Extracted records
— Start —

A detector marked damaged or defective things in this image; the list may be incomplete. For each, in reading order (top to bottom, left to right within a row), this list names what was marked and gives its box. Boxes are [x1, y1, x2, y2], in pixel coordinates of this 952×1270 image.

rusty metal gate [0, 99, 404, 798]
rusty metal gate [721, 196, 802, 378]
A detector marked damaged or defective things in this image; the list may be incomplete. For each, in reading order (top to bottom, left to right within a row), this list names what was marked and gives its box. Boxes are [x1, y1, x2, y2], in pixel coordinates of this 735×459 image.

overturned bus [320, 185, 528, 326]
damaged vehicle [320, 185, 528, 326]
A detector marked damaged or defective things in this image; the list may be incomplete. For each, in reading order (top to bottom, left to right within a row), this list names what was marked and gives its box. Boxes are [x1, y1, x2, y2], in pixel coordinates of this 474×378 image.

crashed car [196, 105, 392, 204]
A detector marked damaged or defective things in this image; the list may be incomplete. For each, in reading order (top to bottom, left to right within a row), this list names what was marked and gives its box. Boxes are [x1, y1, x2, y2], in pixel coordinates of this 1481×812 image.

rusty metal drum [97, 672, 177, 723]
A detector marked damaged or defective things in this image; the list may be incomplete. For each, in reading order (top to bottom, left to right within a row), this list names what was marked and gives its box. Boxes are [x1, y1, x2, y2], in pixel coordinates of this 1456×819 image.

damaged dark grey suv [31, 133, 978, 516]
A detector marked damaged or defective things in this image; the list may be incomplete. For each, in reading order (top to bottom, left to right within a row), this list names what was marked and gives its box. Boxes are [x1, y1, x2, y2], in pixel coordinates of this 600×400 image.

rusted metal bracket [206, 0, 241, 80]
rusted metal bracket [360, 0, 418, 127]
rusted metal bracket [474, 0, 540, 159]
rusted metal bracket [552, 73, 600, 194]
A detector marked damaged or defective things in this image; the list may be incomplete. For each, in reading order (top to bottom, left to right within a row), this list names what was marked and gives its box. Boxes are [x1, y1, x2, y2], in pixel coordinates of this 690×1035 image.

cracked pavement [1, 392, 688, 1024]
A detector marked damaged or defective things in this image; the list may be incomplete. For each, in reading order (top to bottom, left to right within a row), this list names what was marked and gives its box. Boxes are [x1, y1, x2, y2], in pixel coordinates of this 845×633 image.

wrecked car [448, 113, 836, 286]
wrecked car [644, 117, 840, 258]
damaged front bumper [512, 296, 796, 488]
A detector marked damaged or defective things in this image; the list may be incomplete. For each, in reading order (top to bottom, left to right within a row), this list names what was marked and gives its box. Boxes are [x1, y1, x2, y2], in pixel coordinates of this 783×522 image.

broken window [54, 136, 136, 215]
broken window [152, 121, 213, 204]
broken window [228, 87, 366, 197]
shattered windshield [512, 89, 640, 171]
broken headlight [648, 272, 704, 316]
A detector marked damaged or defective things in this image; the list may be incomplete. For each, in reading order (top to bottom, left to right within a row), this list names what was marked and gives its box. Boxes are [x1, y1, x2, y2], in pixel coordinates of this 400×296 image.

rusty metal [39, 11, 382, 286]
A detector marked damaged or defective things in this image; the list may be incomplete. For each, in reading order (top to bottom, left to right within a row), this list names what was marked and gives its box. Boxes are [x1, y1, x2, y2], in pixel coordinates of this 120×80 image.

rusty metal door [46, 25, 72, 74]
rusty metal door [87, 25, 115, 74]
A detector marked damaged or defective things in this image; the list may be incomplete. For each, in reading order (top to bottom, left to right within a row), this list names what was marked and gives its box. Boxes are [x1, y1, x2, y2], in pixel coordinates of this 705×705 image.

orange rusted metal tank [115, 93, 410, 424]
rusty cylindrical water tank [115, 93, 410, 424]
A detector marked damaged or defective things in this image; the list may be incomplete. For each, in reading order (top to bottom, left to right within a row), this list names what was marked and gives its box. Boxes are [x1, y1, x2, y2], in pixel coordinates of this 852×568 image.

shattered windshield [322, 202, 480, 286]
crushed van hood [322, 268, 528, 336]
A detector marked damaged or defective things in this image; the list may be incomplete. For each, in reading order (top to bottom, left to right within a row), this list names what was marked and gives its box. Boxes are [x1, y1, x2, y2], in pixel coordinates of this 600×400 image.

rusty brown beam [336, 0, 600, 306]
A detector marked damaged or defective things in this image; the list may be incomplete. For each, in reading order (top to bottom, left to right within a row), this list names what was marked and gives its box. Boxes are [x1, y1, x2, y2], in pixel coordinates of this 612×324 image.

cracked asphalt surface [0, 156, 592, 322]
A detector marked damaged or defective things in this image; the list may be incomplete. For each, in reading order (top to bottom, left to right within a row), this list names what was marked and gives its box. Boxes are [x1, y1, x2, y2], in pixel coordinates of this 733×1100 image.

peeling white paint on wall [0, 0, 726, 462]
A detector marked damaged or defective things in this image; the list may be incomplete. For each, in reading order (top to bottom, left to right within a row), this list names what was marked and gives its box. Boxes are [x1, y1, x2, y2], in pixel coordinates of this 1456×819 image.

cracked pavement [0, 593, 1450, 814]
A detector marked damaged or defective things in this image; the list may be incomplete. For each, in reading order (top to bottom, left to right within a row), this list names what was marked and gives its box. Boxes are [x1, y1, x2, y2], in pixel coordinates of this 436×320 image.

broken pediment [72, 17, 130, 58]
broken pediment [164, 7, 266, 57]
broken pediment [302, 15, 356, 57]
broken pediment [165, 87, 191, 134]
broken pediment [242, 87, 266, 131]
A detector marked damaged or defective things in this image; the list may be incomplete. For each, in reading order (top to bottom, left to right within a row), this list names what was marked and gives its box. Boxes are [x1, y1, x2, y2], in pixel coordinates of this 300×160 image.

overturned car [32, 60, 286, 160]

— End —

Give every line of the listing above as a Markdown table with two columns, Row and Line, numbering the rows in order and leaving out blank lines.

The result:
| Row | Line |
|---|---|
| 1 | A detector marked damaged or defective things in this image; the list may be incomplete. For each, in reading order (top to bottom, left to right within a row), this list names what was marked and gives its box. Boxes are [x1, y1, x2, y2], in pixel coordinates of this 952×1270 image. |
| 2 | rusty metal gate [0, 99, 404, 798] |
| 3 | rusty metal gate [721, 196, 802, 378] |
| 4 | A detector marked damaged or defective things in this image; the list may be incomplete. For each, in reading order (top to bottom, left to right within a row), this list names what was marked and gives its box. Boxes are [x1, y1, x2, y2], in pixel coordinates of this 735×459 image. |
| 5 | overturned bus [320, 185, 528, 326] |
| 6 | damaged vehicle [320, 185, 528, 326] |
| 7 | A detector marked damaged or defective things in this image; the list may be incomplete. For each, in reading order (top to bottom, left to right within a row), this list names what was marked and gives its box. Boxes are [x1, y1, x2, y2], in pixel coordinates of this 474×378 image. |
| 8 | crashed car [196, 105, 392, 204] |
| 9 | A detector marked damaged or defective things in this image; the list may be incomplete. For each, in reading order (top to bottom, left to right within a row), this list names what was marked and gives its box. Boxes are [x1, y1, x2, y2], in pixel coordinates of this 1481×812 image. |
| 10 | rusty metal drum [97, 672, 177, 723] |
| 11 | A detector marked damaged or defective things in this image; the list may be incomplete. For each, in reading order (top to bottom, left to right within a row), this list names what was marked and gives its box. Boxes are [x1, y1, x2, y2], in pixel coordinates of this 1456×819 image. |
| 12 | damaged dark grey suv [31, 133, 978, 516] |
| 13 | A detector marked damaged or defective things in this image; the list may be incomplete. For each, in reading order (top to bottom, left to right within a row), this list names what was marked and gives its box. Boxes are [x1, y1, x2, y2], in pixel coordinates of this 600×400 image. |
| 14 | rusted metal bracket [206, 0, 241, 80] |
| 15 | rusted metal bracket [360, 0, 418, 127] |
| 16 | rusted metal bracket [474, 0, 540, 159] |
| 17 | rusted metal bracket [552, 73, 600, 194] |
| 18 | A detector marked damaged or defective things in this image; the list may be incomplete. For each, in reading order (top to bottom, left to right within a row), this list names what was marked and gives its box. Boxes are [x1, y1, x2, y2], in pixel coordinates of this 690×1035 image. |
| 19 | cracked pavement [1, 392, 688, 1024] |
| 20 | A detector marked damaged or defective things in this image; the list may be incomplete. For each, in reading order (top to bottom, left to right within a row), this list names what was marked and gives its box. Boxes are [x1, y1, x2, y2], in pixel coordinates of this 845×633 image. |
| 21 | wrecked car [448, 113, 836, 286] |
| 22 | wrecked car [644, 117, 840, 258] |
| 23 | damaged front bumper [512, 296, 796, 488] |
| 24 | A detector marked damaged or defective things in this image; the list may be incomplete. For each, in reading order (top to bottom, left to right within a row), this list names what was marked and gives its box. Boxes are [x1, y1, x2, y2], in pixel coordinates of this 783×522 image. |
| 25 | broken window [54, 136, 136, 215] |
| 26 | broken window [152, 121, 213, 204] |
| 27 | broken window [228, 87, 366, 197] |
| 28 | shattered windshield [512, 89, 640, 171] |
| 29 | broken headlight [648, 272, 704, 316] |
| 30 | A detector marked damaged or defective things in this image; the list may be incomplete. For each, in reading order (top to bottom, left to right within a row), this list names what was marked and gives its box. Boxes are [x1, y1, x2, y2], in pixel coordinates of this 400×296 image. |
| 31 | rusty metal [39, 11, 382, 286] |
| 32 | A detector marked damaged or defective things in this image; the list may be incomplete. For each, in reading order (top to bottom, left to right within a row), this list names what was marked and gives its box. Boxes are [x1, y1, x2, y2], in pixel coordinates of this 120×80 image. |
| 33 | rusty metal door [46, 25, 72, 74] |
| 34 | rusty metal door [87, 25, 115, 74] |
| 35 | A detector marked damaged or defective things in this image; the list may be incomplete. For each, in reading order (top to bottom, left to right within a row), this list names what was marked and gives its box. Boxes are [x1, y1, x2, y2], in pixel coordinates of this 705×705 image. |
| 36 | orange rusted metal tank [115, 93, 410, 424] |
| 37 | rusty cylindrical water tank [115, 93, 410, 424] |
| 38 | A detector marked damaged or defective things in this image; the list may be incomplete. For each, in reading order (top to bottom, left to right within a row), this list names what was marked and gives its box. Boxes are [x1, y1, x2, y2], in pixel coordinates of this 852×568 image. |
| 39 | shattered windshield [322, 202, 480, 286] |
| 40 | crushed van hood [322, 268, 528, 336] |
| 41 | A detector marked damaged or defective things in this image; the list may be incomplete. For each, in reading order (top to bottom, left to right within a row), this list names what was marked and gives its box. Boxes are [x1, y1, x2, y2], in pixel coordinates of this 600×400 image. |
| 42 | rusty brown beam [336, 0, 600, 306] |
| 43 | A detector marked damaged or defective things in this image; the list may be incomplete. For each, in reading order (top to bottom, left to right within a row), this list names what was marked and gives its box. Boxes are [x1, y1, x2, y2], in pixel coordinates of this 612×324 image. |
| 44 | cracked asphalt surface [0, 156, 592, 322] |
| 45 | A detector marked damaged or defective things in this image; the list may be incomplete. For each, in reading order (top to bottom, left to right within a row), this list names what was marked and gives its box. Boxes are [x1, y1, x2, y2], in pixel coordinates of this 733×1100 image. |
| 46 | peeling white paint on wall [0, 0, 726, 462] |
| 47 | A detector marked damaged or defective things in this image; the list may be incomplete. For each, in reading order (top to bottom, left to right within a row), this list names what was marked and gives its box. Boxes are [x1, y1, x2, y2], in pixel coordinates of this 1456×819 image. |
| 48 | cracked pavement [0, 593, 1450, 814] |
| 49 | A detector marked damaged or defective things in this image; the list may be incomplete. For each, in reading order (top to bottom, left to right within a row), this list names what was marked and gives its box. Boxes are [x1, y1, x2, y2], in pixel coordinates of this 436×320 image. |
| 50 | broken pediment [72, 17, 130, 58] |
| 51 | broken pediment [164, 7, 266, 57] |
| 52 | broken pediment [302, 15, 356, 57] |
| 53 | broken pediment [165, 87, 191, 134] |
| 54 | broken pediment [242, 87, 266, 131] |
| 55 | A detector marked damaged or defective things in this image; the list may be incomplete. For each, in reading order (top to bottom, left to right within a row), this list names what was marked and gives its box. Boxes are [x1, y1, x2, y2], in pixel coordinates of this 300×160 image. |
| 56 | overturned car [32, 60, 286, 160] |